The Dodgers also never recovered from prematurely yanking starter Rich Hill in Game 2. He was cruising along with seven strikeouts in four innings when the Los Angeles analytic storm hit: No matter how well Hill was pitching, they were not going to allow him to face the Houston lineup a third time. That set off a chain reaction that wound up with Los Angeles using nine pitchers and being stuck with Brandon (Losing Pitcher) McCarthy on the mound in the 11th inning. McCarthy hadn’t pitched in more than three weeks. Instead of taking a two-games-to-none lead in the series, the Dodgers went to Houston with the series tied at one game each. And in Games 2, 3, 4 and 5 combined, the Dodgers ran through a stretch in which they used 25 pitchers in 35 innings. In Sunday’s wild 13-12 Houston Game 5 win, the Dodgers blew a four-run lead, a three-run lead and a one-run lead.

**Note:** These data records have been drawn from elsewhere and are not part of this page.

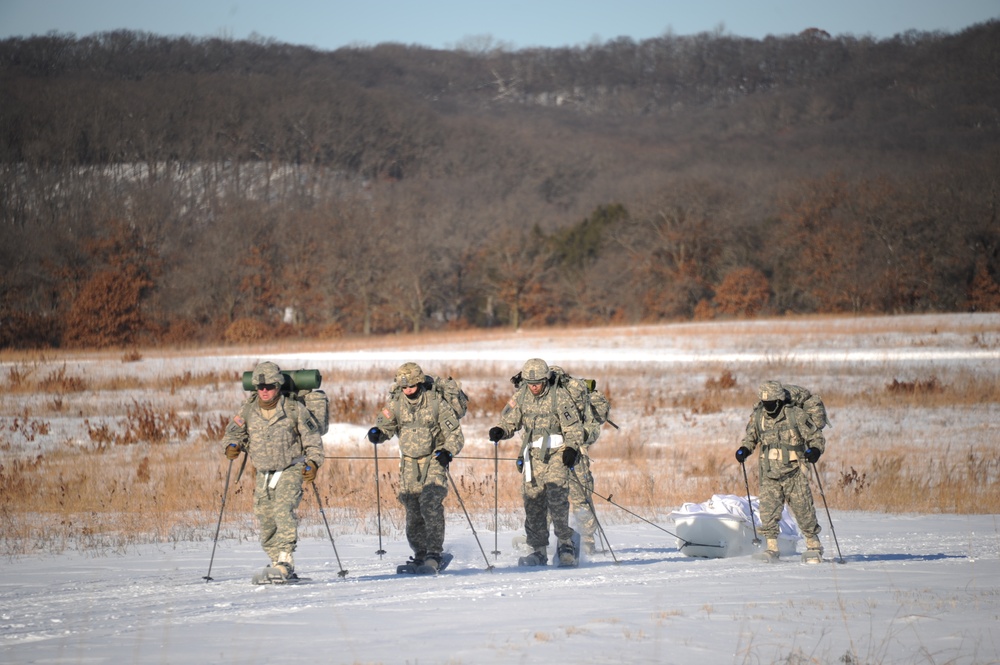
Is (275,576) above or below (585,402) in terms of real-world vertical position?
below

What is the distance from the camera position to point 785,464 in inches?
468

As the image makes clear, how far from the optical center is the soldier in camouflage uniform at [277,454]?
1027cm

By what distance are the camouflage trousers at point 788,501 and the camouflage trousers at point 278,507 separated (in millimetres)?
4726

In 2014, Sports Illustrated put then-rookie George Springer on the cover of an issue predicting the Houston Astros would win the 2017 World Series. Not only did that come to fruition with Houston’s 5-1 victory over the Los Angeles Dodgers in Wednesday’s Game 7 at Dodger Stadium, but the cover athlete was also named the World Series MVP. Springer started the early onslaught for the Astros in Game 7 with a leadoff double before he came around on Cody Bellinger’s throwing error on Alex Bregman’s grounder. The outfielder was far from done, drilling a two-run homer in the second to put Houston ahead 5-0 and force the Dodgers to play unsuccessful catch-up the rest of the way. The long ball also ended Los Angeles starter Yu Darvish’s night and was the exclamation point on Springer’s incredible Fall Classic.

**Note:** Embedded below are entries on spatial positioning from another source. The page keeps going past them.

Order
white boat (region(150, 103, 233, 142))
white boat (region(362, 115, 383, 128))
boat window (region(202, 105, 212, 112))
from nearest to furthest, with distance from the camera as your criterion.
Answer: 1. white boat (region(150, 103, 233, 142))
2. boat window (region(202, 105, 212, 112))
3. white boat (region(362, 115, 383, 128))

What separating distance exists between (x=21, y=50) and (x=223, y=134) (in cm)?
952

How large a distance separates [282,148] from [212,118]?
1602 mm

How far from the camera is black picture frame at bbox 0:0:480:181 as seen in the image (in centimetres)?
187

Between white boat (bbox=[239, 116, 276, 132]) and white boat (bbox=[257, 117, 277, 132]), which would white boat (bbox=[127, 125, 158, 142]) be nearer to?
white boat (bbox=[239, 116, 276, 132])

Springer’s home run made him the only player in MLB history to hit one in four straight games in the same World Series. MLB Stat of the Day noted it also gave Springer the record for extra-base hits (eight) and total bases (29) and tied him with Reggie Jackson and Chase Utley for the most homers (five) in a World Series. Springer respectively said: “This was a great series between two 100-win teams, two great teams, two great offenses, two great defenses, two great pitching staffs. The wildness of this series, the wackiness of this series, the emotional ups and downs…being able to play in this was something I’ll never forget.”

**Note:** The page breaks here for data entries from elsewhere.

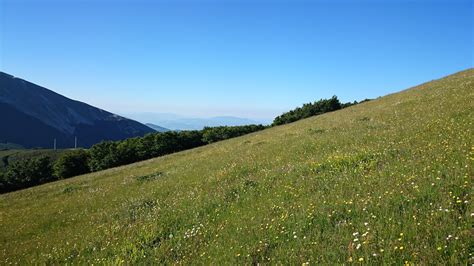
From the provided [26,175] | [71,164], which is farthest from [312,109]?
[26,175]

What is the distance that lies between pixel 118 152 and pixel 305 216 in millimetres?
74058

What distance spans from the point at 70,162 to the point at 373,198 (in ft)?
269

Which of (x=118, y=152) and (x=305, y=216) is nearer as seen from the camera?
(x=305, y=216)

The MVP award and clutch home runs marked a drastic turnaround from how Springer started the World Series. He struck out in all four of his plate appearances in Houston’s 3-1 loss in Game 1 and looked lost as the Dodgers seized control of the series. However, the magic started in Game 2 when his two-run homer in the 11th inning spearheaded his team’s dramatic 7-6 victory and tied the series heading back to Houston. Springer also homered in Games 4, 5 and 6. The one he hit in the sixth inning of Game 4 ended Alex Wood’s no-hitter and gave Houston a temporary 1-0 lead before ultimately losing. His Game 5 blast tied the contest in the seventh before the Astros won, 13-12. Jose Altuve and Carlos Correa receive plenty of deserved attention when it comes to the Astros’ young core, but Springer helped anchor the offense and outfield defense all season. He finished the regular season with a .283/.367/.522 slash line with 34 home runs and 85 RBI and was responsible for five total defensive runs saved above average in center field this season.

It’s safe to say Wednesday night is the best night of Carlos Correa’s life. Soon after the final out, Correa dropped to one knee and proposed to his girlfriend on the field, during the World Series celebration.  Of course she said yes. I can’t help but wonder though, was Correa still going to propose even if the Astros lost? Nah, probably not. Not sense in worrying about it now. Hard to beat winning the World Series and getting engaged on the same night, eh? Sorry fellas, but the proposal bar has just been raised big time.